##### RECORDS
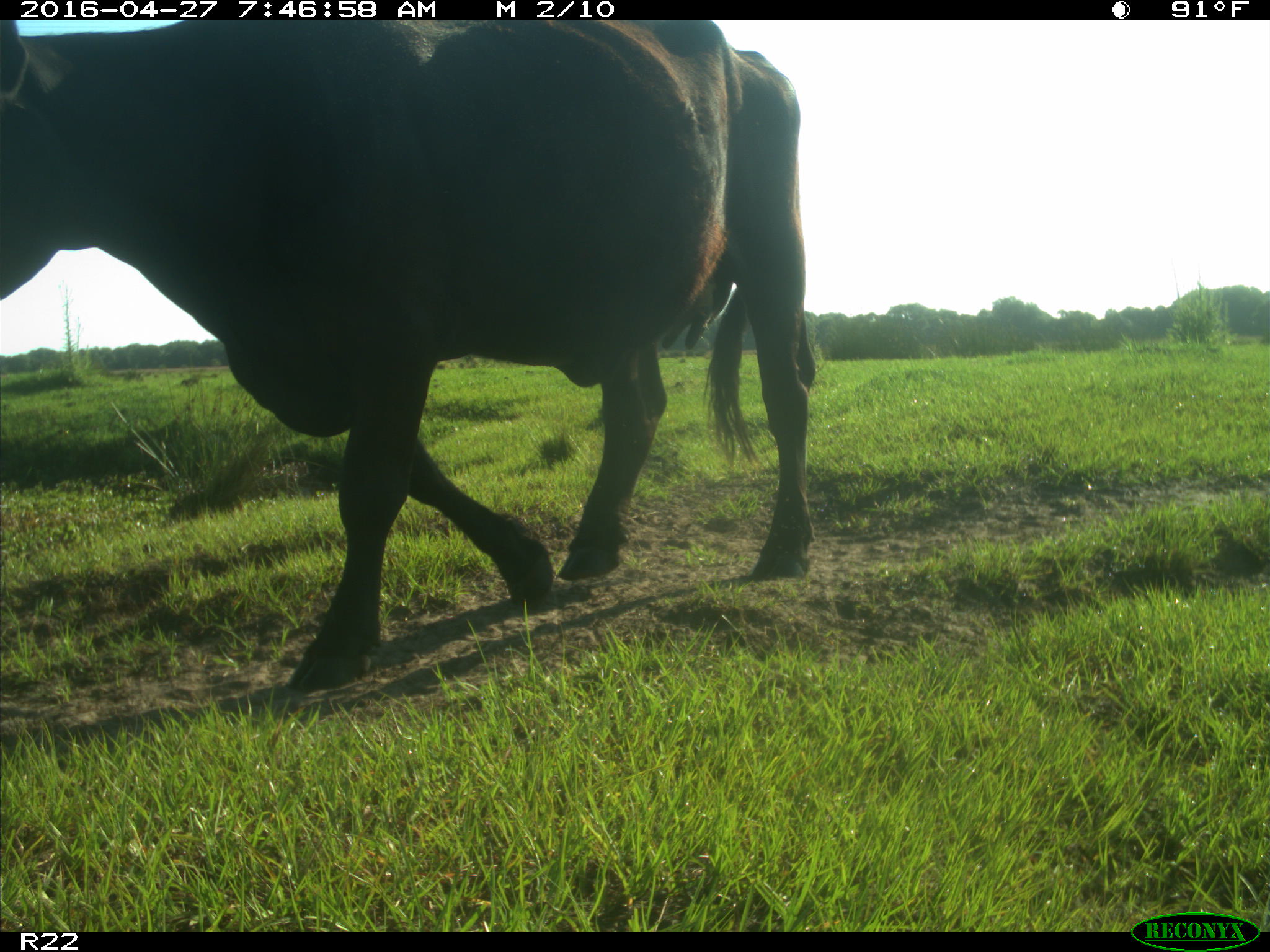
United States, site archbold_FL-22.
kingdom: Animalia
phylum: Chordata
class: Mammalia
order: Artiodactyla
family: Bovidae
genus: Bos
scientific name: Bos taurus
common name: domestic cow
##########
##### RECORDS
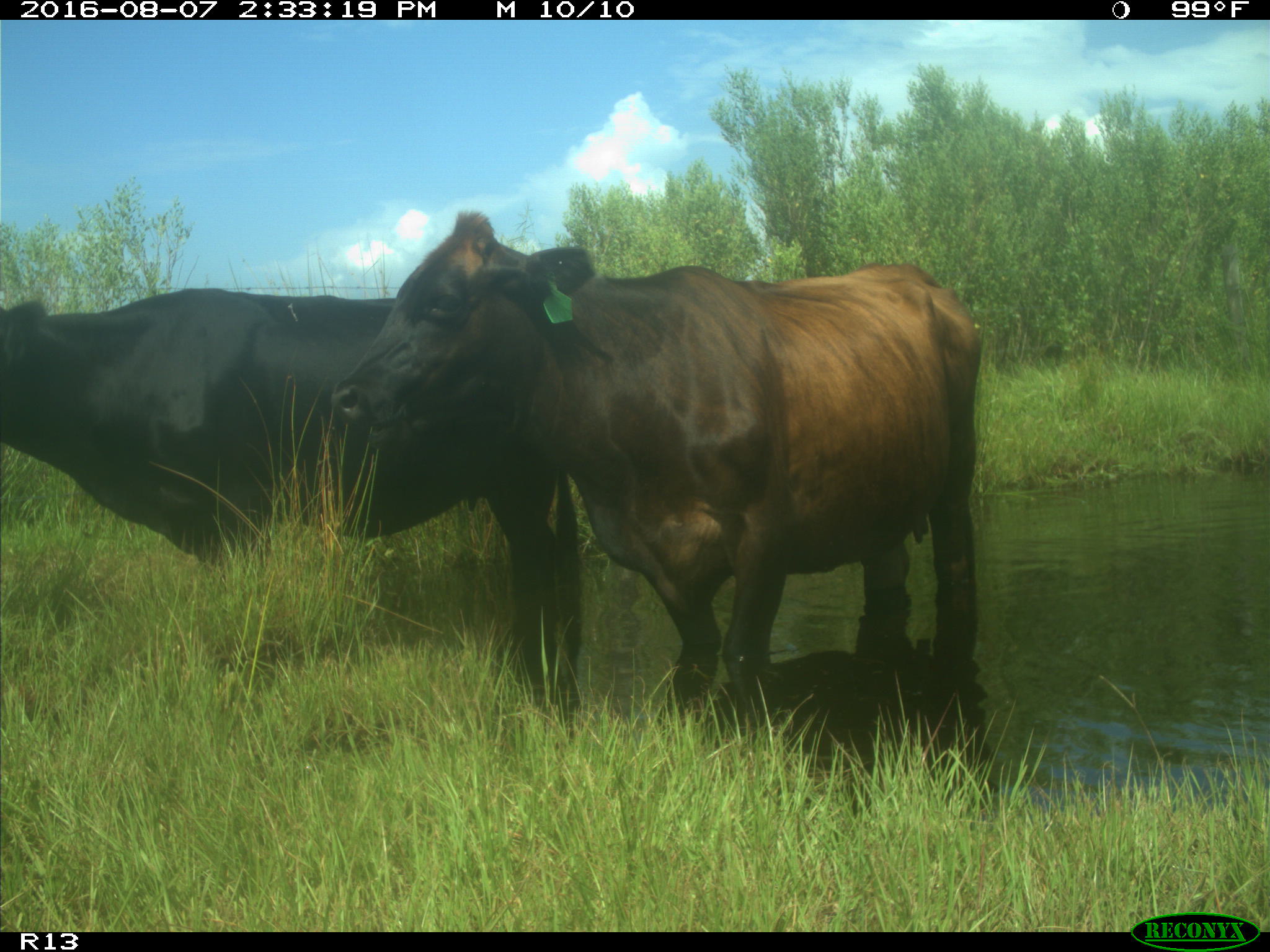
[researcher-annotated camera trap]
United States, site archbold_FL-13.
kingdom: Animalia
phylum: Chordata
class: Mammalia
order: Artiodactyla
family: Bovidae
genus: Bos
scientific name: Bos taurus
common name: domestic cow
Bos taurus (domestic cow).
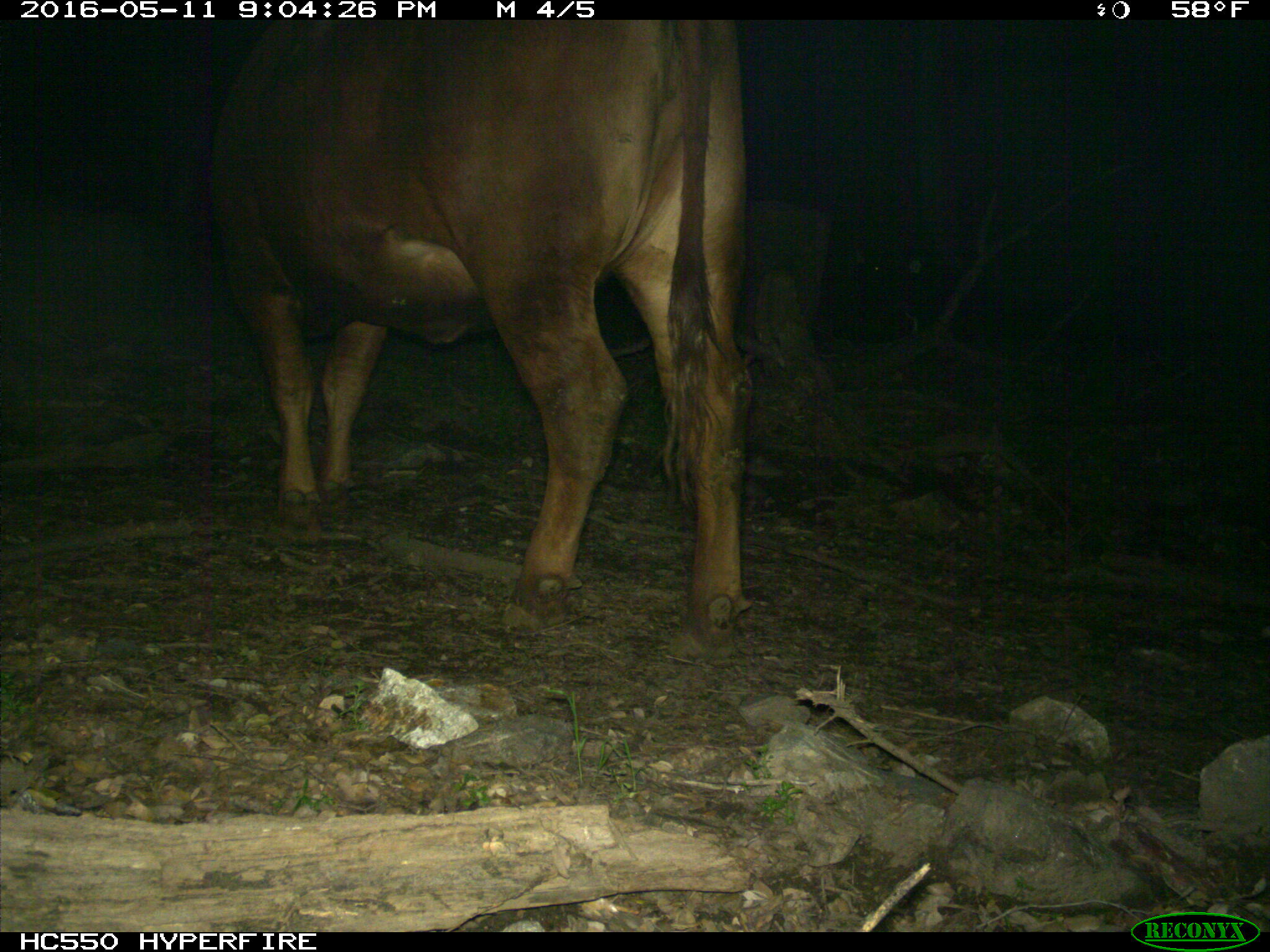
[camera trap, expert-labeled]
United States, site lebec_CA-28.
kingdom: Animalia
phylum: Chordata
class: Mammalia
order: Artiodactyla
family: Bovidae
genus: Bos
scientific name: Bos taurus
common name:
##########
YOUR ASSIGNMENT:
Lines that include the word "United" are to be extracted from the data above.

TASK RESPONSE:
United States, site archbold_FL-22.
United States, site archbold_FL-13.
United States, site lebec_CA-28.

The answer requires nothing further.